BEGIN
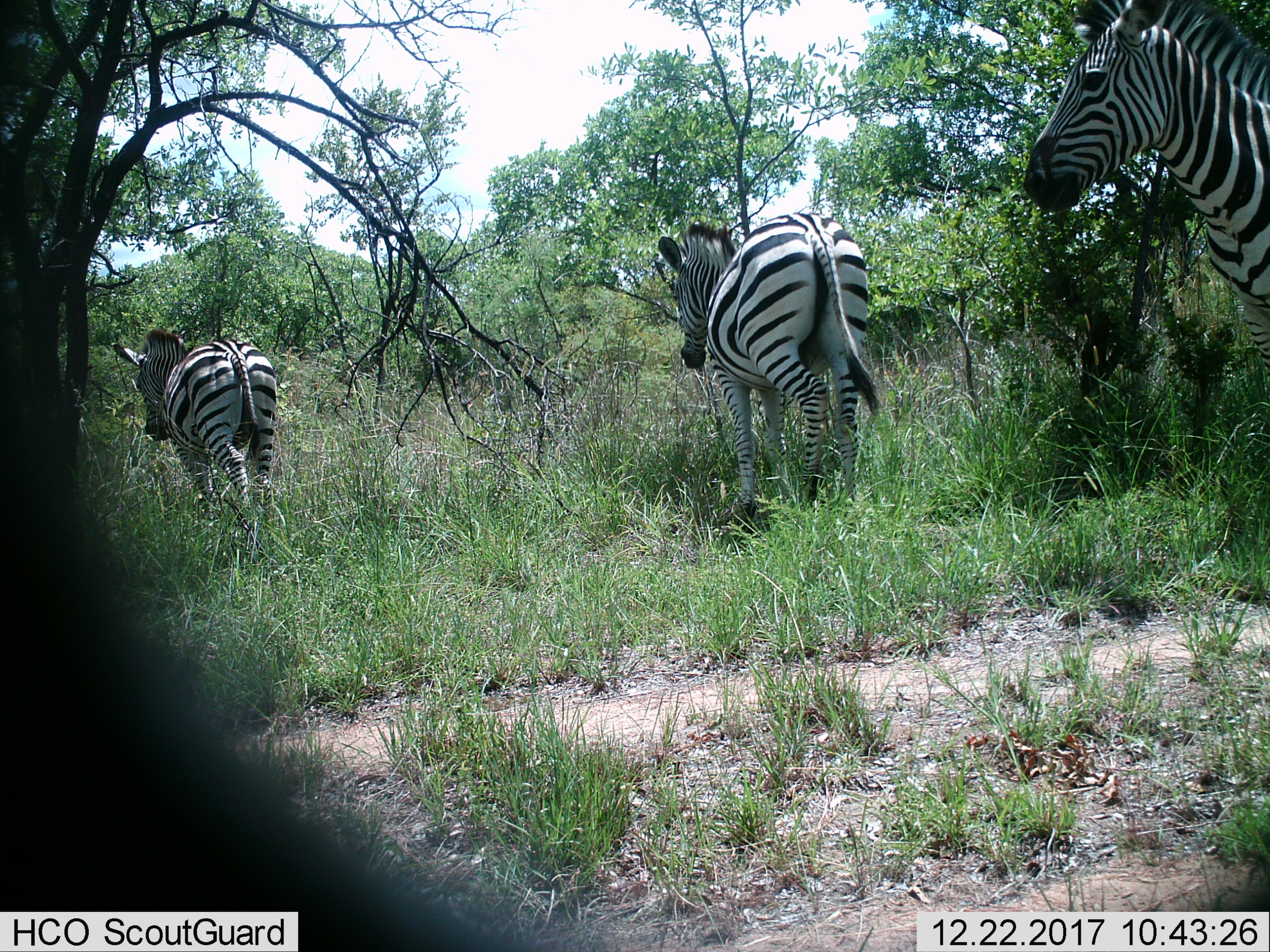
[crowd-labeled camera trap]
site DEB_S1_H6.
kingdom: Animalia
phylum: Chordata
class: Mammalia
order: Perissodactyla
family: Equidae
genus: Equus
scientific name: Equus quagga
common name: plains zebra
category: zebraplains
END
• [WORK TO COMPLETE] Output these and nothing else: the lines from the one holding "phylum: Chordata" through the final line of the entries above, exactly as they appear.

• [FINAL ANSWER]
phylum: Chordata
class: Mammalia
order: Perissodactyla
family: Equidae
genus: Equus
scientific name: Equus quagga
common name: plains zebra
category: zebraplains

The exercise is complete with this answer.